It may be true that the painful scars of abortion never leave. But these scars are not the last word and Steve made sure we knew that. His song would be sunnier than “Brick” but equally as hopeless if there were no forgiveness for sins.
That’s why Steve closes his song with this simple spoken prayer,
Father, forgive us.
I’ve never heard a song end in this way. Most songs are about happier things, not about our sins. Maybe that’s another reason this song isn’t on Spotify. But this struck me as a beautiful ending to a strangely beautiful song.
There is a cost for acknowledging the inherent dignity of the unborn: guilt. For as many babies have been aborted there are mothers and fathers who have committed abortions, family who have pressured them to do so, friends who have affirmed the act, and citizens who by conviction or cowardice have protected abortion in law. There is a lot of sin to go around.

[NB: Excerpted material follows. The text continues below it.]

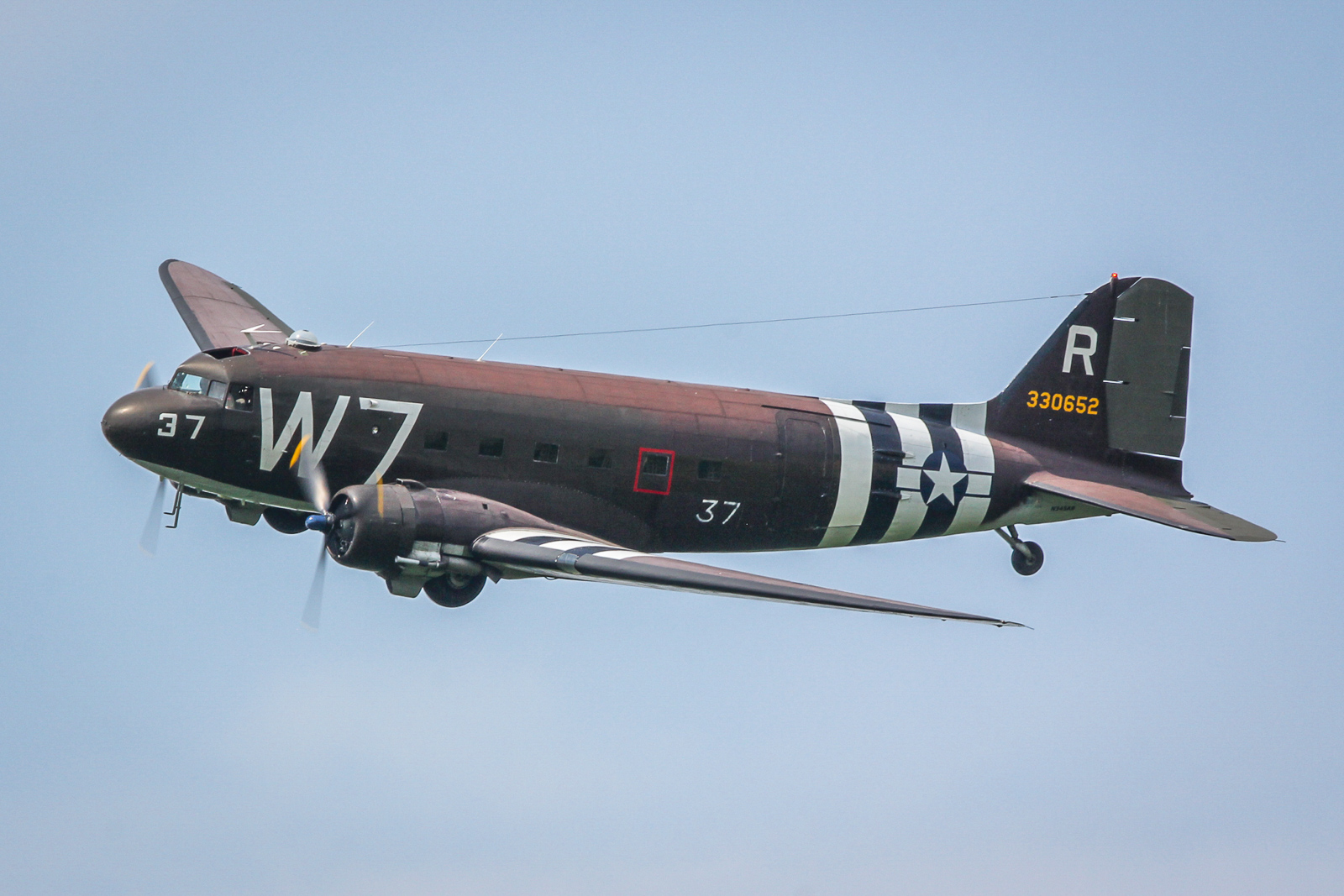 The National Warplane Museum's C-47 'Whiskey 7' flown by Chris Polhemus and John Lindsay. (photo by Tom Pawlesh)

We have believed great lies and we have committed great sins. Thanks be to God, because our God is not only great in his glory but in grace, there is greater forgiveness still. “There is therefore now no condemnation for those who are in Christ Jesus” (Ro. 8:1).
The message of forgiveness will no doubt harden many further. After all, the offer of forgiveness implies guilt. Sinners still need to come to terms with the truth of sin. But for many, the offer of forgiveness will be their way to the truth. For is it not the kindness of the Lord that leads us to repentance (Rom. 2:4)?

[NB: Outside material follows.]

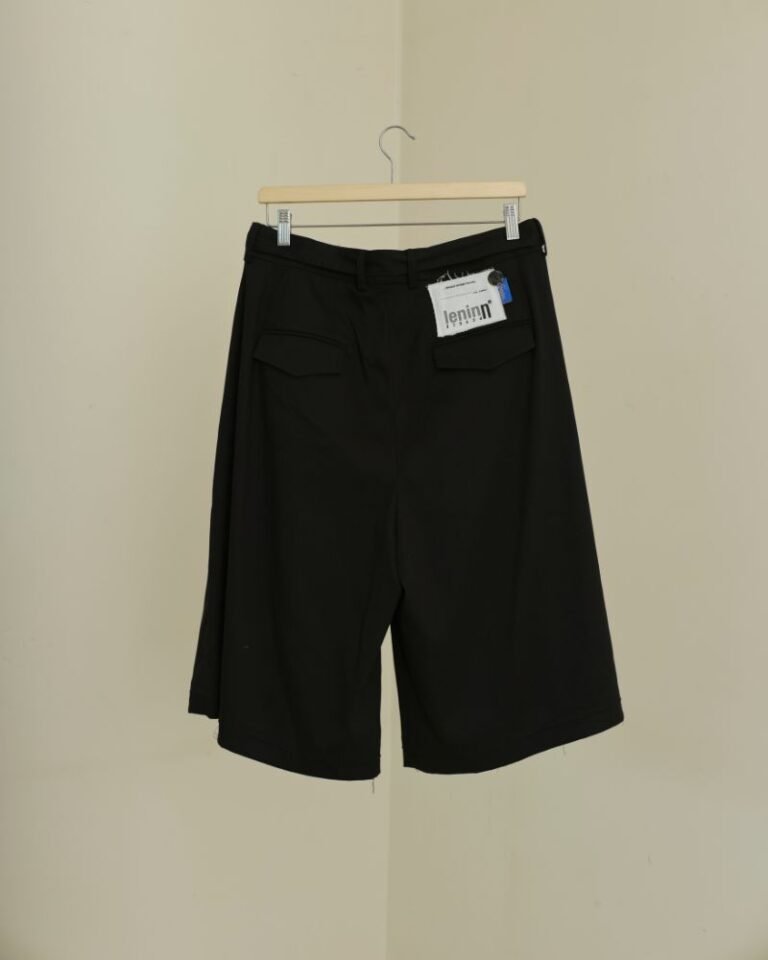 Black upcycled jorts with wide legs, front pleats, long waist tie and patchwork detailing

The Reason Steve’s Song Is Not on Spotify
Credit where credit is due: this song is the least dated music on Steve’s album. It’s a sweet piece of music with no screaming guitar licks. I’m glad for that, because it made reimagining Sarah and Kevin a moving experience on my way to work. More importantly, honor where honor is due. I thank God for Steve Mills, a local songwriter and worship leader ministering to youth in Northern California in the mid-nineties.
I found out the reason his song is not on Spotify. These days we might imagine it is because the song’s content is objectionable. In this case, as I learned, Steve doesn’t even have a digital copy of his own song. Which is a reminder to us all that our work is not only bound to a specific place but a specific time. Our labors are soon forgotten. We even forget them. But they are not lost on eternity. Steve wrote a song he can’t even play on a modern device. But I am typing these things almost thirty years later because he picked up his guitar.
Steve did his part. It was not a big-time song, but it was a big deal for us. Others did their part through baby bottle drives, crisis counseling at pregnancy centers, diaper and car seat donations, adoption and foster care, and a million prayers and conversations with neighbors about the preciousness of life. Steve had a guitar and a knack for a song. What’s your part?